● Prompt
Can you rescale the stretch of entries from the start through the line containing "291 centimetres" by writing out each request and answer again, with every distance in the answers multiplied by 2.6 and rounded to its original number of decimal places (halves rounded up), while the numbers in the requests stay unchanged?

● Records
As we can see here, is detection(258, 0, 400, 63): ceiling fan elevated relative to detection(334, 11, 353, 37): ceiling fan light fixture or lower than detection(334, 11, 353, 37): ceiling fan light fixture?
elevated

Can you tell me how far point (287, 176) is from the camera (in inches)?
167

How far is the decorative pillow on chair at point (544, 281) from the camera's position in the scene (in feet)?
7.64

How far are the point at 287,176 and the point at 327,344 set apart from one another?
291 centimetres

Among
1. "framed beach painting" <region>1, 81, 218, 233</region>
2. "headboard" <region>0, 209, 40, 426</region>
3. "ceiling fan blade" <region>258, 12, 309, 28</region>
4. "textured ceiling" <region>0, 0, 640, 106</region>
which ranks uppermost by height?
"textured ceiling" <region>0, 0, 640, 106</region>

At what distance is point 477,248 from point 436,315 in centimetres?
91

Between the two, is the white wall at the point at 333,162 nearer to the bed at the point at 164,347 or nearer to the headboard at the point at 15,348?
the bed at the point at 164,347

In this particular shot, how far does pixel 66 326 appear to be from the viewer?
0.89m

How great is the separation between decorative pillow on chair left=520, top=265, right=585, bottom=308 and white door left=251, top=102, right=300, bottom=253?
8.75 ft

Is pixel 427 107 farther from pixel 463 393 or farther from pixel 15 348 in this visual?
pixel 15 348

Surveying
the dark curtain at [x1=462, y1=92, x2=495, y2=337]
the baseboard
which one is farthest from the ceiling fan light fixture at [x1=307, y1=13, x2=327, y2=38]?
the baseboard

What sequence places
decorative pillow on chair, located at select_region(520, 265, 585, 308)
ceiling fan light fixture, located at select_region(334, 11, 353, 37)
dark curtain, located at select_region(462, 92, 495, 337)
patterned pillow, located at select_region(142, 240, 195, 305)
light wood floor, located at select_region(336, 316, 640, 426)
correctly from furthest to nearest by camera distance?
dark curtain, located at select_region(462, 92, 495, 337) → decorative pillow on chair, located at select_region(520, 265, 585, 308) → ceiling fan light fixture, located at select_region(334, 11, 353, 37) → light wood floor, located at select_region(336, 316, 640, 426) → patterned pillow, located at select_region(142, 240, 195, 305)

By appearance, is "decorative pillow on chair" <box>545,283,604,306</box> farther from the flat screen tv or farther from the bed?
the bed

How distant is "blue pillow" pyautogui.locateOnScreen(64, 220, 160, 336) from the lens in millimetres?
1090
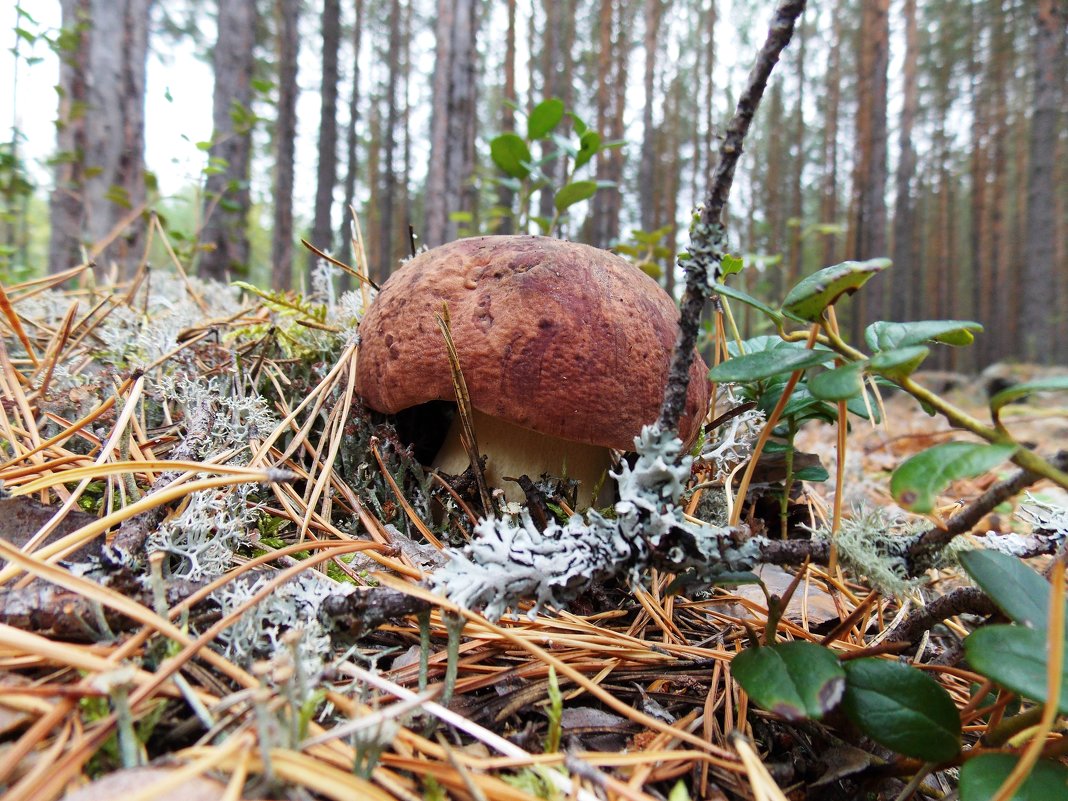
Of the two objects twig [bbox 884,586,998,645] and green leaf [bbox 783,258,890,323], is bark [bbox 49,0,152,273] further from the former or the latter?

● The completed task
As we can see here, is detection(258, 0, 400, 63): ceiling fan elevated relative to detection(334, 11, 353, 37): ceiling fan light fixture or lower than detection(334, 11, 353, 37): ceiling fan light fixture?
elevated

Can you tell me how far point (287, 176) is from the camera (in inches)?
434

How far is the decorative pillow on chair at point (544, 281) from the camera's position in the scene (in feet)?
19.86

How far are the point at 287,176 and the point at 327,344 set apart from one another?
757 centimetres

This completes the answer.